▶ Records for processing:
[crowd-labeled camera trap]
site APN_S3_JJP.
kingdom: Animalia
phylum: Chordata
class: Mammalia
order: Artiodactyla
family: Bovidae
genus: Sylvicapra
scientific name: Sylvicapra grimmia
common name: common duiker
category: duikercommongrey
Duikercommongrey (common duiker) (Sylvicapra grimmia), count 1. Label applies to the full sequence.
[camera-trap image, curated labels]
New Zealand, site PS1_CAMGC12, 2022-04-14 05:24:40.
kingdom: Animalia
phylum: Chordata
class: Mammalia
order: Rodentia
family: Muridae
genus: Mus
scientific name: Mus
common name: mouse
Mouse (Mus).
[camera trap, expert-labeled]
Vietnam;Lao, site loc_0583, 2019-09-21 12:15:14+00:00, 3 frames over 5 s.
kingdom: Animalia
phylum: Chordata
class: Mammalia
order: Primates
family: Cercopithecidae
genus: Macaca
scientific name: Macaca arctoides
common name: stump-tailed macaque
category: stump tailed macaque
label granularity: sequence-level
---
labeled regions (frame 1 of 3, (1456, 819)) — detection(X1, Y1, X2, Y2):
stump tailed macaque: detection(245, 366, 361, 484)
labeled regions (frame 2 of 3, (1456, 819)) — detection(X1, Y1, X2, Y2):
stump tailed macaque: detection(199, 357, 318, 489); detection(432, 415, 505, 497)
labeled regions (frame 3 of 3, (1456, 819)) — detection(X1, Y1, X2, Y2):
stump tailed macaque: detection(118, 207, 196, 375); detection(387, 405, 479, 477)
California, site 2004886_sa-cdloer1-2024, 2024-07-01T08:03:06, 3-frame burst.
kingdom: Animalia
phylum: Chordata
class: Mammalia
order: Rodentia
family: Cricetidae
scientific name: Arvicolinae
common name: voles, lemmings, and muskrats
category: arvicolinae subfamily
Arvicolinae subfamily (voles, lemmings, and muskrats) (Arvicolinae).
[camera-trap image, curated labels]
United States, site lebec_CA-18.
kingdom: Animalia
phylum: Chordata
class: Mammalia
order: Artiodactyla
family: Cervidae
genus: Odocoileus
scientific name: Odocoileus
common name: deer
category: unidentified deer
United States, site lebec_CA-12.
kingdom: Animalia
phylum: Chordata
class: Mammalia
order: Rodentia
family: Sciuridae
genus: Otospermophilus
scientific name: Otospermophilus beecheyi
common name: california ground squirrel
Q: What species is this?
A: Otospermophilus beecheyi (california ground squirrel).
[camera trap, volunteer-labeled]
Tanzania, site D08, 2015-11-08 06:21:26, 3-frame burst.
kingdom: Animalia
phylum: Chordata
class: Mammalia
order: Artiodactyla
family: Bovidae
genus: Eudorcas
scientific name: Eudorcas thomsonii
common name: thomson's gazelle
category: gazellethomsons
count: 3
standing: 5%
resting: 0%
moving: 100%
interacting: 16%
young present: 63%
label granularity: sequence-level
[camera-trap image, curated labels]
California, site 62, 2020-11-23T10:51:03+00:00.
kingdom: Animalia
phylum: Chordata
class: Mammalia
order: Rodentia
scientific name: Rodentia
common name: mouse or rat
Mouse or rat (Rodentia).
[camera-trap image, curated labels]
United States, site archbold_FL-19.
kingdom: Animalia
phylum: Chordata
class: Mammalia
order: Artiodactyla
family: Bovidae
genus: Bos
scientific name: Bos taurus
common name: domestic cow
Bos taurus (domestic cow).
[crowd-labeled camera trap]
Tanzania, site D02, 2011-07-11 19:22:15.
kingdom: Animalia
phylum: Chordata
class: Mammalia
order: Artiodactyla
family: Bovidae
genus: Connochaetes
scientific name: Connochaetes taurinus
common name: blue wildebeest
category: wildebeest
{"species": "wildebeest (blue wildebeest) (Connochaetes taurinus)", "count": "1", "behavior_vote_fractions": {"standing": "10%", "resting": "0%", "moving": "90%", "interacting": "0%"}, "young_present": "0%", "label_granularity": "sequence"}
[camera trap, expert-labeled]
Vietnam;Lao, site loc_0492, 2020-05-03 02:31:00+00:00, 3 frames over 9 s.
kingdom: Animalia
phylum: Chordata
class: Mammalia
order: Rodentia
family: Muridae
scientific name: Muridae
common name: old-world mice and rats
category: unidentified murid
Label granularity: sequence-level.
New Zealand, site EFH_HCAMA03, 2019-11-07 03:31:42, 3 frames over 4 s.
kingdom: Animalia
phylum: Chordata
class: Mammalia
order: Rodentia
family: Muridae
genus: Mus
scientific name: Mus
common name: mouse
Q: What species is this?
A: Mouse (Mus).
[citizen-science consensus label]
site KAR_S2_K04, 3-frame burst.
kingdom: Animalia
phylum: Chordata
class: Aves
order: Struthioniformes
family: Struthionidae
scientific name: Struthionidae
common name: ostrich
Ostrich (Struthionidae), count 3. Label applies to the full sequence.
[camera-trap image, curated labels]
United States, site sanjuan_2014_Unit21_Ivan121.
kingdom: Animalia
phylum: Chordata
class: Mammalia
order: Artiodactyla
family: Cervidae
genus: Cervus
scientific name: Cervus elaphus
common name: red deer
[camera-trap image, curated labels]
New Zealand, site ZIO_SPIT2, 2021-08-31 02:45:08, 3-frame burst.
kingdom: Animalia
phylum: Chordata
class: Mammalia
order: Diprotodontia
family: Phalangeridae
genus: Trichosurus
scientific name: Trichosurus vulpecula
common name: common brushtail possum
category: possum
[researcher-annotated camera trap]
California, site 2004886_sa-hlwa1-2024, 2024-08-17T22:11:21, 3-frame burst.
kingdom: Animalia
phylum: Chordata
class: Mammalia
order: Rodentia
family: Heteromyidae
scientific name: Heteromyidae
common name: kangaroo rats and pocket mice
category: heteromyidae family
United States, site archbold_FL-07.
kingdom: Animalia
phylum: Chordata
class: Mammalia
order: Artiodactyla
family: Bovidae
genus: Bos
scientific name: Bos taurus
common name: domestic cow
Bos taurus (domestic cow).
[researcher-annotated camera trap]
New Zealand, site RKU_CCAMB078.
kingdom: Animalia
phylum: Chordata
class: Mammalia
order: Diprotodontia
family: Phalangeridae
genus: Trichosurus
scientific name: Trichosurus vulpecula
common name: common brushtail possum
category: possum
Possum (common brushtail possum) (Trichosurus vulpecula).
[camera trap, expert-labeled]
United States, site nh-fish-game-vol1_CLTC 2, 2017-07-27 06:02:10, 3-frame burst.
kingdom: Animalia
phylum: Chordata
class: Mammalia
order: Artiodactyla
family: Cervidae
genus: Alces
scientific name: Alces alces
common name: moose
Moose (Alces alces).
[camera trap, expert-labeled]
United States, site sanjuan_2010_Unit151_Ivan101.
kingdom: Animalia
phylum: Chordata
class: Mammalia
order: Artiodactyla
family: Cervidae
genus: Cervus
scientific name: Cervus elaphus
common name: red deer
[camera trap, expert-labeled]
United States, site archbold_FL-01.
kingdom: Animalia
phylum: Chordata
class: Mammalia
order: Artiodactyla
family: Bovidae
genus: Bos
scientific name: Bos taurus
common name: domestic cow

▶ Directions: Repeat all the data, every line exactly.

▶ Exercise result:
[crowd-labeled camera trap]
site APN_S3_JJP.
kingdom: Animalia
phylum: Chordata
class: Mammalia
order: Artiodactyla
family: Bovidae
genus: Sylvicapra
scientific name: Sylvicapra grimmia
common name: common duiker
category: duikercommongrey
Duikercommongrey (common duiker) (Sylvicapra grimmia), count 1. Label applies to the full sequence.
[camera-trap image, curated labels]
New Zealand, site PS1_CAMGC12, 2022-04-14 05:24:40.
kingdom: Animalia
phylum: Chordata
class: Mammalia
order: Rodentia
family: Muridae
genus: Mus
scientific name: Mus
common name: mouse
Mouse (Mus).
[camera trap, expert-labeled]
Vietnam;Lao, site loc_0583, 2019-09-21 12:15:14+00:00, 3 frames over 5 s.
kingdom: Animalia
phylum: Chordata
class: Mammalia
order: Primates
family: Cercopithecidae
genus: Macaca
scientific name: Macaca arctoides
common name: stump-tailed macaque
category: stump tailed macaque
label granularity: sequence-level
---
labeled regions (frame 1 of 3, (1456, 819)) — detection(X1, Y1, X2, Y2):
stump tailed macaque: detection(245, 366, 361, 484)
labeled regions (frame 2 of 3, (1456, 819)) — detection(X1, Y1, X2, Y2):
stump tailed macaque: detection(199, 357, 318, 489); detection(432, 415, 505, 497)
labeled regions (frame 3 of 3, (1456, 819)) — detection(X1, Y1, X2, Y2):
stump tailed macaque: detection(118, 207, 196, 375); detection(387, 405, 479, 477)
California, site 2004886_sa-cdloer1-2024, 2024-07-01T08:03:06, 3-frame burst.
kingdom: Animalia
phylum: Chordata
class: Mammalia
order: Rodentia
family: Cricetidae
scientific name: Arvicolinae
common name: voles, lemmings, and muskrats
category: arvicolinae subfamily
Arvicolinae subfamily (voles, lemmings, and muskrats) (Arvicolinae).
[camera-trap image, curated labels]
United States, site lebec_CA-18.
kingdom: Animalia
phylum: Chordata
class: Mammalia
order: Artiodactyla
family: Cervidae
genus: Odocoileus
scientific name: Odocoileus
common name: deer
category: unidentified deer
United States, site lebec_CA-12.
kingdom: Animalia
phylum: Chordata
class: Mammalia
order: Rodentia
family: Sciuridae
genus: Otospermophilus
scientific name: Otospermophilus beecheyi
common name: california ground squirrel
Q: What species is this?
A: Otospermophilus beecheyi (california ground squirrel).
[camera trap, volunteer-labeled]
Tanzania, site D08, 2015-11-08 06:21:26, 3-frame burst.
kingdom: Animalia
phylum: Chordata
class: Mammalia
order: Artiodactyla
family: Bovidae
genus: Eudorcas
scientific name: Eudorcas thomsonii
common name: thomson's gazelle
category: gazellethomsons
count: 3
standing: 5%
resting: 0%
moving: 100%
interacting: 16%
young present: 63%
label granularity: sequence-level
[camera-trap image, curated labels]
California, site 62, 2020-11-23T10:51:03+00:00.
kingdom: Animalia
phylum: Chordata
class: Mammalia
order: Rodentia
scientific name: Rodentia
common name: mouse or rat
Mouse or rat (Rodentia).
[camera-trap image, curated labels]
United States, site archbold_FL-19.
kingdom: Animalia
phylum: Chordata
class: Mammalia
order: Artiodactyla
family: Bovidae
genus: Bos
scientific name: Bos taurus
common name: domestic cow
Bos taurus (domestic cow).
[crowd-labeled camera trap]
Tanzania, site D02, 2011-07-11 19:22:15.
kingdom: Animalia
phylum: Chordata
class: Mammalia
order: Artiodactyla
family: Bovidae
genus: Connochaetes
scientific name: Connochaetes taurinus
common name: blue wildebeest
category: wildebeest
{"species": "wildebeest (blue wildebeest) (Connochaetes taurinus)", "count": "1", "behavior_vote_fractions": {"standing": "10%", "resting": "0%", "moving": "90%", "interacting": "0%"}, "young_present": "0%", "label_granularity": "sequence"}
[camera trap, expert-labeled]
Vietnam;Lao, site loc_0492, 2020-05-03 02:31:00+00:00, 3 frames over 9 s.
kingdom: Animalia
phylum: Chordata
class: Mammalia
order: Rodentia
family: Muridae
scientific name: Muridae
common name: old-world mice and rats
category: unidentified murid
Label granularity: sequence-level.
New Zealand, site EFH_HCAMA03, 2019-11-07 03:31:42, 3 frames over 4 s.
kingdom: Animalia
phylum: Chordata
class: Mammalia
order: Rodentia
family: Muridae
genus: Mus
scientific name: Mus
common name: mouse
Q: What species is this?
A: Mouse (Mus).
[citizen-science consensus label]
site KAR_S2_K04, 3-frame burst.
kingdom: Animalia
phylum: Chordata
class: Aves
order: Struthioniformes
family: Struthionidae
scientific name: Struthionidae
common name: ostrich
Ostrich (Struthionidae), count 3. Label applies to the full sequence.
[camera-trap image, curated labels]
United States, site sanjuan_2014_Unit21_Ivan121.
kingdom: Animalia
phylum: Chordata
class: Mammalia
order: Artiodactyla
family: Cervidae
genus: Cervus
scientific name: Cervus elaphus
common name: red deer
[camera-trap image, curated labels]
New Zealand, site ZIO_SPIT2, 2021-08-31 02:45:08, 3-frame burst.
kingdom: Animalia
phylum: Chordata
class: Mammalia
order: Diprotodontia
family: Phalangeridae
genus: Trichosurus
scientific name: Trichosurus vulpecula
common name: common brushtail possum
category: possum
[researcher-annotated camera trap]
California, site 2004886_sa-hlwa1-2024, 2024-08-17T22:11:21, 3-frame burst.
kingdom: Animalia
phylum: Chordata
class: Mammalia
order: Rodentia
family: Heteromyidae
scientific name: Heteromyidae
common name: kangaroo rats and pocket mice
category: heteromyidae family
United States, site archbold_FL-07.
kingdom: Animalia
phylum: Chordata
class: Mammalia
order: Artiodactyla
family: Bovidae
genus: Bos
scientific name: Bos taurus
common name: domestic cow
Bos taurus (domestic cow).
[researcher-annotated camera trap]
New Zealand, site RKU_CCAMB078.
kingdom: Animalia
phylum: Chordata
class: Mammalia
order: Diprotodontia
family: Phalangeridae
genus: Trichosurus
scientific name: Trichosurus vulpecula
common name: common brushtail possum
category: possum
Possum (common brushtail possum) (Trichosurus vulpecula).
[camera trap, expert-labeled]
United States, site nh-fish-game-vol1_CLTC 2, 2017-07-27 06:02:10, 3-frame burst.
kingdom: Animalia
phylum: Chordata
class: Mammalia
order: Artiodactyla
family: Cervidae
genus: Alces
scientific name: Alces alces
common name: moose
Moose (Alces alces).
[camera trap, expert-labeled]
United States, site sanjuan_2010_Unit151_Ivan101.
kingdom: Animalia
phylum: Chordata
class: Mammalia
order: Artiodactyla
family: Cervidae
genus: Cervus
scientific name: Cervus elaphus
common name: red deer
[camera trap, expert-labeled]
United States, site archbold_FL-01.
kingdom: Animalia
phylum: Chordata
class: Mammalia
order: Artiodactyla
family: Bovidae
genus: Bos
scientific name: Bos taurus
common name: domestic cow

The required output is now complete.